*Задание:*
Пожалуйста, ответьте на вопросы по тексту о Ленце:
1. Чьим сыном является Ленц?
2. Какими созданиями Серафимы описаны в книге Откровения?
3. Какие грибы растут в подлеске?

*Исходный текст:*
· · · ·

Ленц – сын миссионеров, и вырос, веря в вещи, которые он не может видеть глазами, но которые при этом существуют. «Правда поэтическая для меня глубже, чем правда буквальная», – говорит он, «и идти по лесу, зная, что в нём есть жизнь, невидимая для меня, но тем не менее существующая в том же самом мире наполняет все вокруг очарованием». В его работах чувствуется острая наблюдательность, когда он обследует окрестности в поисках открытий, напоминающих нам о богатых и таинственных красотах, которые мы часто упускаем из вида в нашей повседневной суете, в поиске более важных на текущий момент мест и событий.
В иерархии ангелов, Серафимы стоят на самом верху. В книге Откровения они описаны как шестикрылые создания с глазами повсюду. В любом контакте с ангелом в любой из авраамических религий первое, что он произносит – «не бойся!», – жест, который очаровал Ленца. «Какими бы прекрасными не были ангелы, они, несомненно, столь же пугающи», – говорит он. День за днем, он обследует деревья вокруг своего дома в надежде встретить сову, и каждая встреча оказывается сюрпризом.
По ходу дела ему начала открываться остальная часть работы. Огайо на его фотографиях выглядит загадочным лабиринтом, леса его – очарованными, а совы – существами из иного мира. По дорогам проезжают коляски Амишей и их тягловые лошади, что добавляет работе реальности. В лесах мало что может ускользнуть от внимания Ленца. В подлеске растут грибы сморчки и лисички, с дерева сползает змея, а на пути фотографа могут встретиться опоссумы, кролики. Бобры и медведи – в разное время года.

· · · ·

*Представленные данные:*
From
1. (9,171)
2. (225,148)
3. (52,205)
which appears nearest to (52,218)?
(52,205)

· · · ·

*Решение:*
1. Ленц – сын миссионеров.
2. Шестикрылыми созданиями с глазами повсюду.
3. Сморчки и лисички.